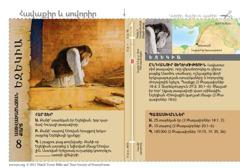Աստվածաշնչյան քարտ. Եզեկիա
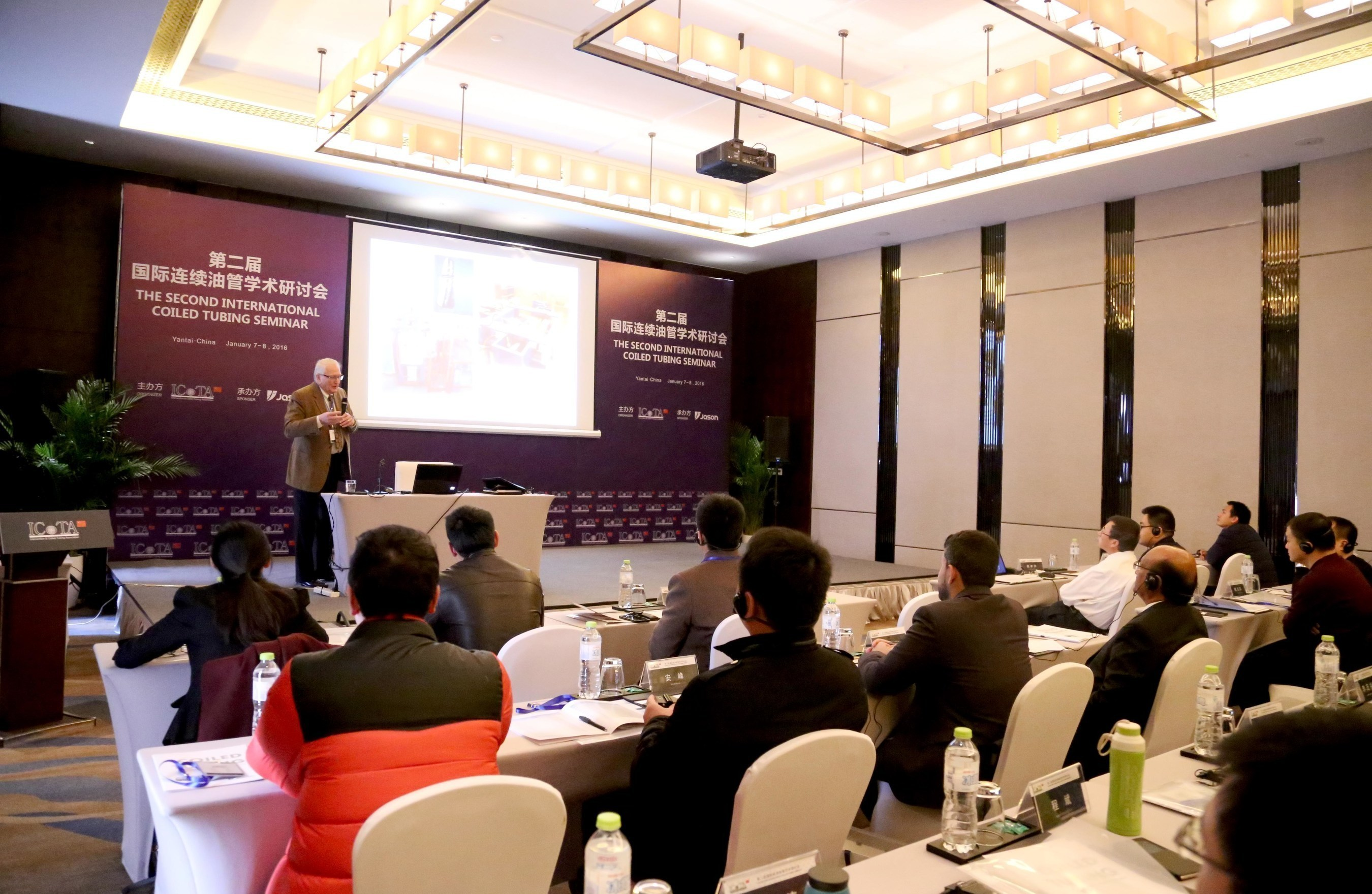 ICoTA China Chapter Held the Second International Coiled Tubing Seminar in Yantai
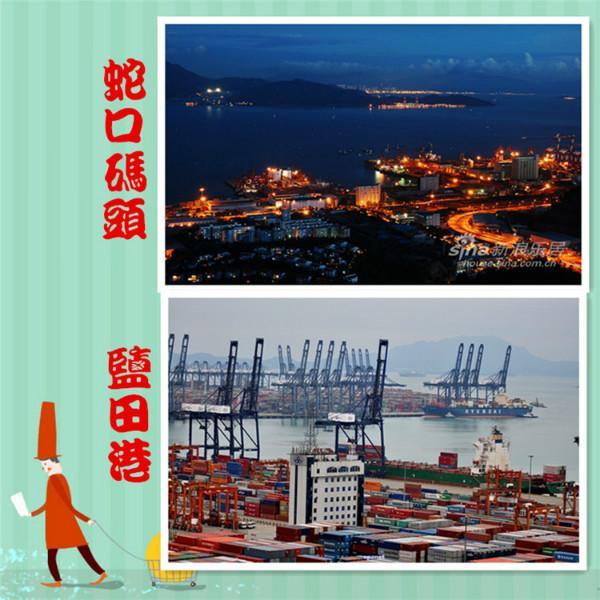 好的国际货运槟城海运散货槟城国际拼箱拼柜好的国际货运 散货海运拼箱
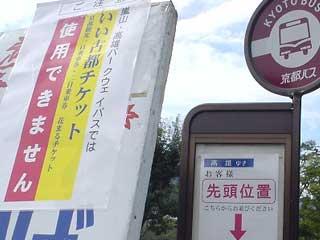 京阪花まるチケットの旅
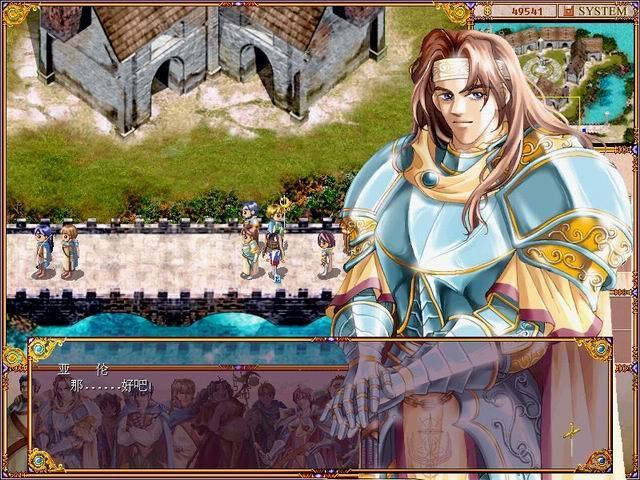《学生骑士团》免安装中文硬盘版下载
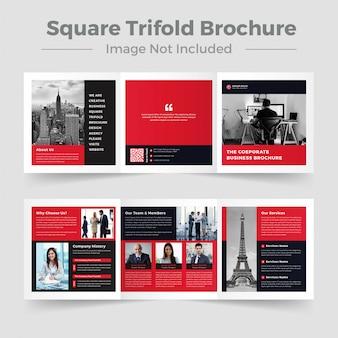 Vierkant driebladige zakelijke brochureontwerp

## Goal of the exercise
Transcribe exactly the span of lines from the line holding "好的国际货运槟城海运散货槟城国际拼箱拼柜好的国际货运 散货海运拼箱" through the last line above, both included. Pictures stay out.

## Written answer
 好的国际货运槟城海运散货槟城国际拼箱拼柜好的国际货运 散货海运拼箱
 京阪花まるチケットの旅
《学生骑士团》免安装中文硬盘版下载
 Vierkant driebladige zakelijke brochureontwerp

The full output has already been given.